L’episodio sarebbe avvenuto ieri durante un colloquio, mentre la professionista pianificava la strategia difensiva in vista dell’udienza che si terrà domani.
A rendere noto l’accaduto è la Camera penale di Bari che, in una nota, esprime «vicinanza e solidarietà alla collega» ribadendo «l’inviolabilità della difesa».
La vittima, difensore d’ufficio di un uomo recluso nell’istituto di pena barese per maltrattamenti in famiglia, sarebbe stata offesa e minacciata «in modo violento», riferisce all’ANSA il presidente della Camera penale, Filippo Castellaneta, evidenziando che «l’uomo pretendeva una risoluzione veloce del suo caso per poter lasciare quanto prima il carcere».
Castellaneta evidenzia che «per fortuna l’intervento degli agenti ha evitato il peggio. La professionista ha rimesso il mandato. Il dispiacere più grande – prosegue il presidente della Camera penale di Bari – è che la collega era il suo difensore d’ufficio e ha accettato di difenderlo proprio per garantirgli il diritto alla difesa».

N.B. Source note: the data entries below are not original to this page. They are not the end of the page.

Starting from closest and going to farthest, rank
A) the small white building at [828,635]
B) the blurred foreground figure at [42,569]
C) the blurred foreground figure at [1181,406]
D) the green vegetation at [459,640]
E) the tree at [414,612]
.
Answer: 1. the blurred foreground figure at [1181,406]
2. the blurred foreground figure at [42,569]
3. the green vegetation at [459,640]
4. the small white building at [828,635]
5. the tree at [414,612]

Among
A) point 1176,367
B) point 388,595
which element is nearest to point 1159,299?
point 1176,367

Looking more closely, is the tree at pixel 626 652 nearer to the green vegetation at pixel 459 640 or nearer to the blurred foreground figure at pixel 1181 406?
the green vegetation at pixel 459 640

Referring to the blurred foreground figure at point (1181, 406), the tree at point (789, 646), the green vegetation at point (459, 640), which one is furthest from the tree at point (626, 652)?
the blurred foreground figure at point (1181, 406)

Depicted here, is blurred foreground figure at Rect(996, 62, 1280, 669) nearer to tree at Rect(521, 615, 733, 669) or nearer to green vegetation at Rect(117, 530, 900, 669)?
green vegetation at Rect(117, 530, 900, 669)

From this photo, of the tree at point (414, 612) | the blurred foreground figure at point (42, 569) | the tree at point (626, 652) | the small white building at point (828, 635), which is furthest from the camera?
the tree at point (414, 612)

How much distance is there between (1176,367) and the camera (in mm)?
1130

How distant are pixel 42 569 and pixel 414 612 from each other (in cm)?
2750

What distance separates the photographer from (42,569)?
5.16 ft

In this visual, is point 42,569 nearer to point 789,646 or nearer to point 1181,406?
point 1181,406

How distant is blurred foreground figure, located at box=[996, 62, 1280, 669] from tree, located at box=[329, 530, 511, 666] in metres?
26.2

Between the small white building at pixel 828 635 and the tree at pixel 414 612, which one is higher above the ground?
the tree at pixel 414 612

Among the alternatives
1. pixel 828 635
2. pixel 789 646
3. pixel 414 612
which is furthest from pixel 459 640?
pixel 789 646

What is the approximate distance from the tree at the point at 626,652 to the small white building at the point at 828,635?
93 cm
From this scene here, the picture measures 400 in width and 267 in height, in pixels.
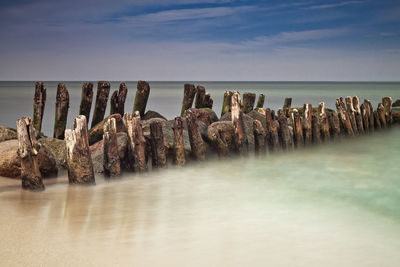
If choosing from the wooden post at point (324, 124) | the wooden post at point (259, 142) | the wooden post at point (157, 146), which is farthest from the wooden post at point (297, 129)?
the wooden post at point (157, 146)

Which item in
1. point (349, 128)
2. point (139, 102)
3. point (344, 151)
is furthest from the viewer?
point (349, 128)

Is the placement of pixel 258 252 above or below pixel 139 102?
below

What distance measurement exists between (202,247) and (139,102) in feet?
23.5

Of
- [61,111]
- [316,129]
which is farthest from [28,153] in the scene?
[316,129]

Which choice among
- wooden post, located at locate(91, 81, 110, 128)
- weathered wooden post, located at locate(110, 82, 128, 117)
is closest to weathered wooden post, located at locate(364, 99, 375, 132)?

La Camera penale spiega che «capita sempre più spesso che la pretesa del risultato immediato diventi minaccia e si trasformi in atto di violenza, fisica o anche verbale, come è successo alla nostra iscritta, e qualche giorno fa a un collega di Termini Imerese addirittura sequestrato nel suo studio da un cliente facinoroso». Gli avvocati minacciati, conclude la nota, sono ormai «una realtà. Così, questa Camera penale ha formato un gruppo di lavoro dedicato al tema e chiamato proprio avvocati minacciati per difendere il diritto alla difesa e richiedere l’applicazione del diritto per la difesa».